## TASK PROMPT:
With the line containing "The time history of latin american" as the first and the final line of the entries as the last, repeat exactly the lines in that span, including both.

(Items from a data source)
╔══
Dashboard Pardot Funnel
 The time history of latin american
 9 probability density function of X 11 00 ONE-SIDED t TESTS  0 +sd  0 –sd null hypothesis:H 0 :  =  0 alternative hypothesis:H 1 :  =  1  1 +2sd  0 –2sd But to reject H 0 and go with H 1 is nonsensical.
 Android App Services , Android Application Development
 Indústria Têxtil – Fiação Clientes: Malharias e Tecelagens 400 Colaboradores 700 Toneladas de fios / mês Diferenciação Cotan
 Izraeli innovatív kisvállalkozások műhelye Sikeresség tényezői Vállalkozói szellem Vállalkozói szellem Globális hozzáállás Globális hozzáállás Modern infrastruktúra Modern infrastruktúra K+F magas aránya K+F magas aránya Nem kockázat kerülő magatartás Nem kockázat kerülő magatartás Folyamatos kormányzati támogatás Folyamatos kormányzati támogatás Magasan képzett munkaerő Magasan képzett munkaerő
╚══
## ANSWER BOX:
 The time history of latin american
 9 probability density function of X 11 00 ONE-SIDED t TESTS  0 +sd  0 –sd null hypothesis:H 0 :  =  0 alternative hypothesis:H 1 :  =  1  1 +2sd  0 –2sd But to reject H 0 and go with H 1 is nonsensical.
 Android App Services , Android Application Development
 Indústria Têxtil – Fiação Clientes: Malharias e Tecelagens 400 Colaboradores 700 Toneladas de fios / mês Diferenciação Cotan
 Izraeli innovatív kisvállalkozások műhelye Sikeresség tényezői Vállalkozói szellem Vállalkozói szellem Globális hozzáállás Globális hozzáállás Modern infrastruktúra Modern infrastruktúra K+F magas aránya K+F magas aránya Nem kockázat kerülő magatartás Nem kockázat kerülő magatartás Folyamatos kormányzati támogatás Folyamatos kormányzati támogatás Magasan képzett munkaerő Magasan képzett munkaerő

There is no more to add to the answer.